Identify each distinct operation and map it to the applicable standard. A company running a warehouse and doing in-house construction renovations needs compliant programs under both 1910 and 1926 for the respective activities. Keep training and documentation separate for each operation. If workers move between both types of work, they need training under both sets of standards. OSHA inspectors know multi-sector employers exist and will check both.
Are there sector-specific OSHA rules for restaurants and food service?
Restaurants fall under 29 CFR 1910 (general industry). The most relevant standards are hazard communication for cleaning chemicals (1910.1200), emergency action plans (1910.38), electrical safety (Subpart S), and walking-working surfaces for slip hazards (1910.22). OSHA has no restaurant-specific subpart, but its National Emphasis Program on heat has increasingly targeted kitchen workers in hot environments. Workers' compensation data shows cuts, burns, and slips as the top injury types.
Sources
- U.S. Department of Labor, OSH Act of 1970, Public Law 91-596: The Occupational Safety and Health Act of 1970 created OSHA and gave it authority to write industry-specific safety and health standards; Section 5(a)(1) is the General Duty Clause.
- OSHA, 29 CFR Part 1910 General Industry Standards: 29 CFR Part 1910 covers general industry including manufacturing, warehousing, retail, and healthcare, and includes standards such as 1910.1030 (Bloodborne Pathogens) and 1910.1200 (Hazard Communication).

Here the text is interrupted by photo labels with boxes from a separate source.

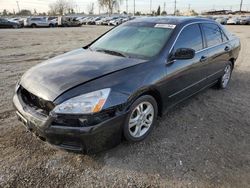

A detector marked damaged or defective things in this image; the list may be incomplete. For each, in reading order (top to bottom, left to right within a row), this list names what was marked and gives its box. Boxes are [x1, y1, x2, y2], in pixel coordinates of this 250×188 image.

crumpled hood [20, 48, 146, 101]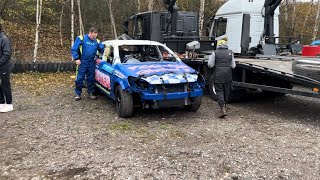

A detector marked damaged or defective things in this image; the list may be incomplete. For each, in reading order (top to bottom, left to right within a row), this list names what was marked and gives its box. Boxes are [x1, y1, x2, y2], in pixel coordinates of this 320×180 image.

smashed windshield [119, 44, 178, 63]
damaged blue car [95, 40, 205, 117]
demolished hood [119, 62, 198, 84]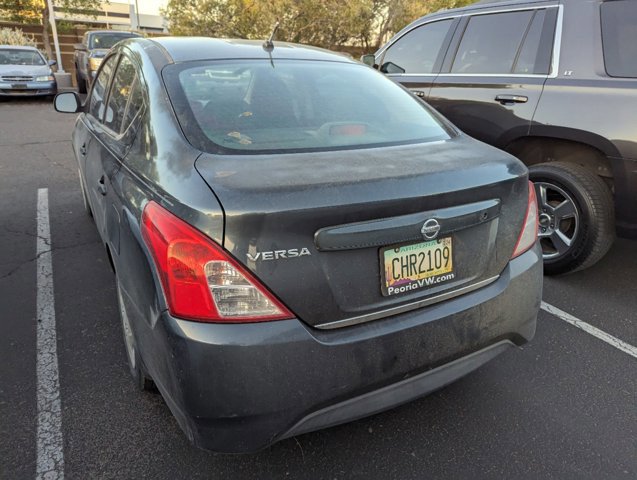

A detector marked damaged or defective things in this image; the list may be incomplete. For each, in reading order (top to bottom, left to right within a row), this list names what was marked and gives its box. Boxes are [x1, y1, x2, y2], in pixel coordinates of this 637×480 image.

crack in asphalt [0, 240, 100, 282]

- OSHA, Construction Safety and Health (29 CFR 1926) and Fatal Four: Falls, struck-by incidents, electrocution, and caught-in/between hazards (the Fatal Four) cause the majority of construction fatalities, and the top-cited construction standards include 1926.501, 1926.451, and 1926.1053.

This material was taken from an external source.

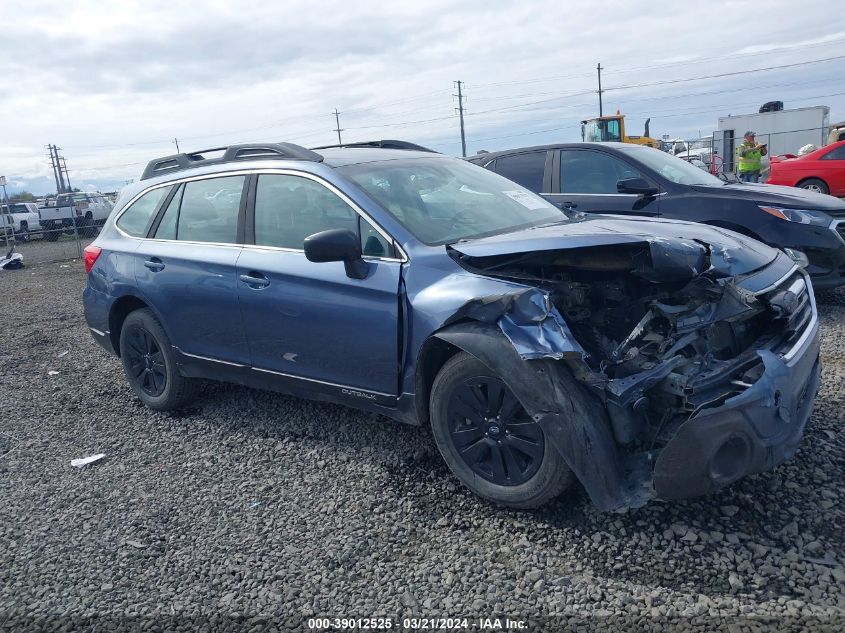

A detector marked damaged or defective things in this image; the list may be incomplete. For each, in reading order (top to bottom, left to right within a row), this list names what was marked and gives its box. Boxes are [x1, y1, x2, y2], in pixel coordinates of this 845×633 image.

crumpled hood [688, 181, 844, 214]
crumpled hood [448, 215, 780, 276]
crushed front end [452, 235, 820, 512]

- OSHA, 29 CFR Part 1928 Agriculture Standards: Small family farms with fewer than 10 employees and no temporary labor camps are exempt from most federal OSHA agricultural requirements under 29 CFR 1928.

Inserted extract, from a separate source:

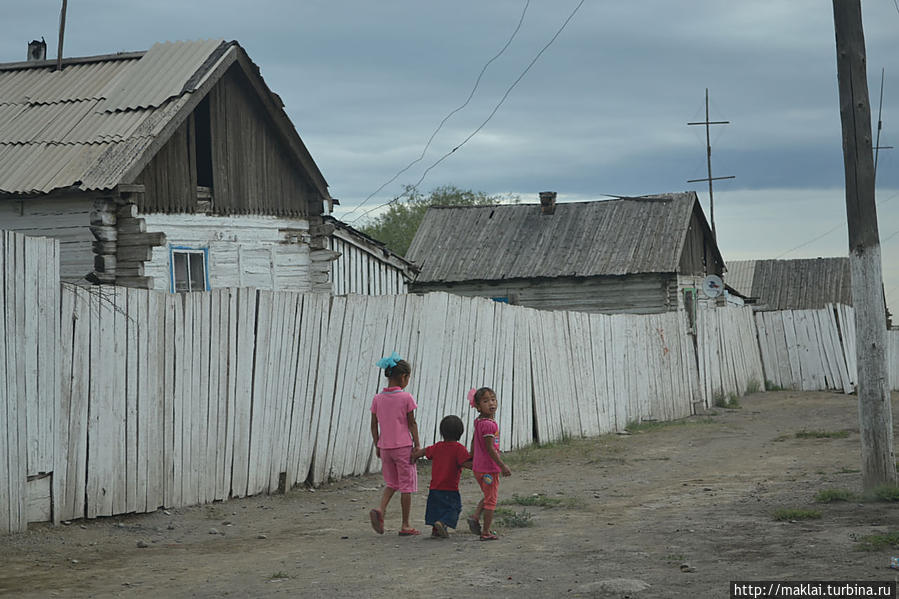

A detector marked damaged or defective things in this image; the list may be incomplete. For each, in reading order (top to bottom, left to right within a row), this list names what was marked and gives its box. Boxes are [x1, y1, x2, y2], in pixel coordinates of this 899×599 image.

- Bureau of Labor Statistics, National Census of Fatal Occupational Injuries 2022: BLS reported 1,075 construction fatalities in 2022, about 21 percent of all private-sector worker deaths; healthcare workers experience violence-related injuries at approximately 10.4 per 10,000 full-time workers vs. 2.1 across all private industry.
- OSHA, Civil Penalty Adjustments 2024: In 2024, the maximum penalty for a serious OSHA violation is $16,131 per violation, and willful or repeated violations can reach $161,323 each.
- OSHA, State Plans page: Twenty-two states and two territories operate OSHA-approved State Plans covering private-sector employers; these plans must be at least as effective as federal OSHA but may exceed federal requirements.
- OSHA, Top 10 Most Frequently Cited Standards FY2024: Fall Protection (1926.501) was the most-cited OSHA standard in FY2024 with approximately 6,307 citations, followed by Hazard Communication (1910.1200) and Ladders (1926.1053).
- OSHA, Control of Hazardous Energy (Lockout/Tagout) 1910.147: OSHA estimates the lockout/tagout standard (1910.147) prevents approximately 120 fatalities and 50,000 injuries annually in general industry.
- OSHA, Bloodborne Pathogens Standard 29 CFR 1910.1030: 29 CFR 1910.1030 requires a written Exposure Control Plan, hepatitis B vaccination at no cost to workers, and annual training for all employees with occupational exposure to blood or other potentially infectious materials.
- OSHA, Multi-Employer Citation Policy (CPL 02-00-124): OSHA's multi-employer citation policy allows citations against creating, exposing, correcting, and controlling employers on multi-employer construction job sites even when the cited employer's own workers are not the ones exposed.
- California DIR, Cal/OSHA (Division of Occupational Safety and Health): California's Aerosol Transmissible Diseases standard (8 CCR 5199) applies to healthcare employers and exceeds federal OSHA's bloodborne pathogens requirements; California also has its own ergonomics standard at 8 CCR 5110.
- National Safety Council, Injury Facts: Workplace: The indirect costs of a workplace injury typically run four to five times the direct costs, meaning a $40,000 direct-cost injury can total $200,000 or more in true economic impact.